- [Data entries]:
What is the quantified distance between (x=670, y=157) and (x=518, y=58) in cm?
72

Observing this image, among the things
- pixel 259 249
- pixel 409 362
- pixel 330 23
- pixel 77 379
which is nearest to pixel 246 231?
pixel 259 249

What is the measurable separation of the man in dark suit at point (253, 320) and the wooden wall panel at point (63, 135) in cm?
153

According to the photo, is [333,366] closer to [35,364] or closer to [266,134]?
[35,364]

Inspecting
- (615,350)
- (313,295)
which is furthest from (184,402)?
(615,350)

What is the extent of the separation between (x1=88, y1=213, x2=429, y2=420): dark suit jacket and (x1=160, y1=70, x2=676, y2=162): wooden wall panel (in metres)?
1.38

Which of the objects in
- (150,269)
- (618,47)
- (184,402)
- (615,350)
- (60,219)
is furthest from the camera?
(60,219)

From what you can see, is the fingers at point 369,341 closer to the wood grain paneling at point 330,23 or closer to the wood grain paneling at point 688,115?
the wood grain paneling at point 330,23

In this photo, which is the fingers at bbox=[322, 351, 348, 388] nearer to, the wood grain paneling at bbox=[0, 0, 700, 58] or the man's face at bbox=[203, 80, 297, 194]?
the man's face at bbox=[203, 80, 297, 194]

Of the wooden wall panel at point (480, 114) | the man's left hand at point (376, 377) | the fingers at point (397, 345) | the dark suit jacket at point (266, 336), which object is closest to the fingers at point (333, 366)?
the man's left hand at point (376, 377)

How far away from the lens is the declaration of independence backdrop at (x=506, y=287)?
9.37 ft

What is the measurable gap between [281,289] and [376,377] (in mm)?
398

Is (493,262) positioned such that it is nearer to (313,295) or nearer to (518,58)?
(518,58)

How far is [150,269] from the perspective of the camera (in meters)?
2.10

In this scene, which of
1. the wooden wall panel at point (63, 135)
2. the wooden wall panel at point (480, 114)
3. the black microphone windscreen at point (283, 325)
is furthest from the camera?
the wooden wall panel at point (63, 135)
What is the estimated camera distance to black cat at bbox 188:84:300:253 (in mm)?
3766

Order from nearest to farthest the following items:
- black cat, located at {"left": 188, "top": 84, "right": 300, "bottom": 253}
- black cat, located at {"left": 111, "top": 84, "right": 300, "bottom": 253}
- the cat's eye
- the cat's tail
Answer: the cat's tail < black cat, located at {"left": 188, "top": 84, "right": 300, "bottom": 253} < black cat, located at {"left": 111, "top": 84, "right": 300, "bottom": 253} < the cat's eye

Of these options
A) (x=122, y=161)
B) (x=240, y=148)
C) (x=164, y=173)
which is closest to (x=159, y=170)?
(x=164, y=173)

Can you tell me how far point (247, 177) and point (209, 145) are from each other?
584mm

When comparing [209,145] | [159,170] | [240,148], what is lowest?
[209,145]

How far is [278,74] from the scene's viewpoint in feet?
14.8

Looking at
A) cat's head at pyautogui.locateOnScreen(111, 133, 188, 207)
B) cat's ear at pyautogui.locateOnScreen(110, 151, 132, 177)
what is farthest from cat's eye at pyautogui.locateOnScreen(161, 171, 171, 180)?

- [EXERCISE DIRECTIONS]: Write the material out again in its entirety, exactly as shown.

- [THE COMPLETED TASK]:
What is the quantified distance between (x=670, y=157) and (x=518, y=58) in cm?
72

Observing this image, among the things
- pixel 259 249
- pixel 409 362
- pixel 330 23
- pixel 77 379
which is nearest to pixel 246 231?
pixel 259 249

What is the measurable separation of the man in dark suit at point (253, 320) and the wooden wall panel at point (63, 135) in cm?
153

According to the photo, is [333,366] closer to [35,364] or closer to [266,134]?
[35,364]

Inspecting
- (615,350)
- (313,295)
which is furthest from (184,402)?
(615,350)

What is the extent of the separation between (x1=88, y1=213, x2=429, y2=420): dark suit jacket and (x1=160, y1=70, x2=676, y2=162): wooden wall panel (in metres)?
1.38

Which of the objects in
- (150,269)
- (618,47)
- (184,402)
- (615,350)
- (60,219)
is furthest from the camera?
(60,219)

From what you can see, is the fingers at point 369,341 closer to the wood grain paneling at point 330,23 or closer to the wood grain paneling at point 688,115?
the wood grain paneling at point 330,23

In this photo, which is the fingers at bbox=[322, 351, 348, 388] nearer to, the wood grain paneling at bbox=[0, 0, 700, 58] or the man's face at bbox=[203, 80, 297, 194]?
the man's face at bbox=[203, 80, 297, 194]

Of the wooden wall panel at point (480, 114) | the man's left hand at point (376, 377) | the fingers at point (397, 345) | the dark suit jacket at point (266, 336), which object is closest to the fingers at point (333, 366)?
the man's left hand at point (376, 377)

How far away from the lens is the declaration of independence backdrop at (x=506, y=287)?
9.37 ft

What is the measurable gap between [281,289] and [376,377] (in mm)?
398

Is (493,262) positioned such that it is nearer to (313,295) or nearer to (518,58)?
(518,58)

How far is [150,269] from the perspective of the camera (in meters)?
2.10

In this scene, which of
1. the wooden wall panel at point (63, 135)
2. the wooden wall panel at point (480, 114)
3. the black microphone windscreen at point (283, 325)
is furthest from the camera?
the wooden wall panel at point (63, 135)
What is the estimated camera distance to black cat at bbox 188:84:300:253 (in mm)?
3766

Order from nearest to farthest the following items:
- black cat, located at {"left": 188, "top": 84, "right": 300, "bottom": 253}
- black cat, located at {"left": 111, "top": 84, "right": 300, "bottom": 253}
- the cat's eye
- the cat's tail
Answer: the cat's tail < black cat, located at {"left": 188, "top": 84, "right": 300, "bottom": 253} < black cat, located at {"left": 111, "top": 84, "right": 300, "bottom": 253} < the cat's eye

Of these options
A) (x=122, y=161)
B) (x=240, y=148)
C) (x=164, y=173)
which is closest to (x=159, y=170)?
(x=164, y=173)

Can you tell me how far point (247, 177) and point (209, 145) are from each other?
584mm

When comparing [209,145] | [159,170] | [240,148], what is lowest?
[209,145]

How far is [278,74] from the scene's viewpoint in feet?
14.8

Looking at
A) cat's head at pyautogui.locateOnScreen(111, 133, 188, 207)
B) cat's ear at pyautogui.locateOnScreen(110, 151, 132, 177)
what is farthest from cat's eye at pyautogui.locateOnScreen(161, 171, 171, 180)?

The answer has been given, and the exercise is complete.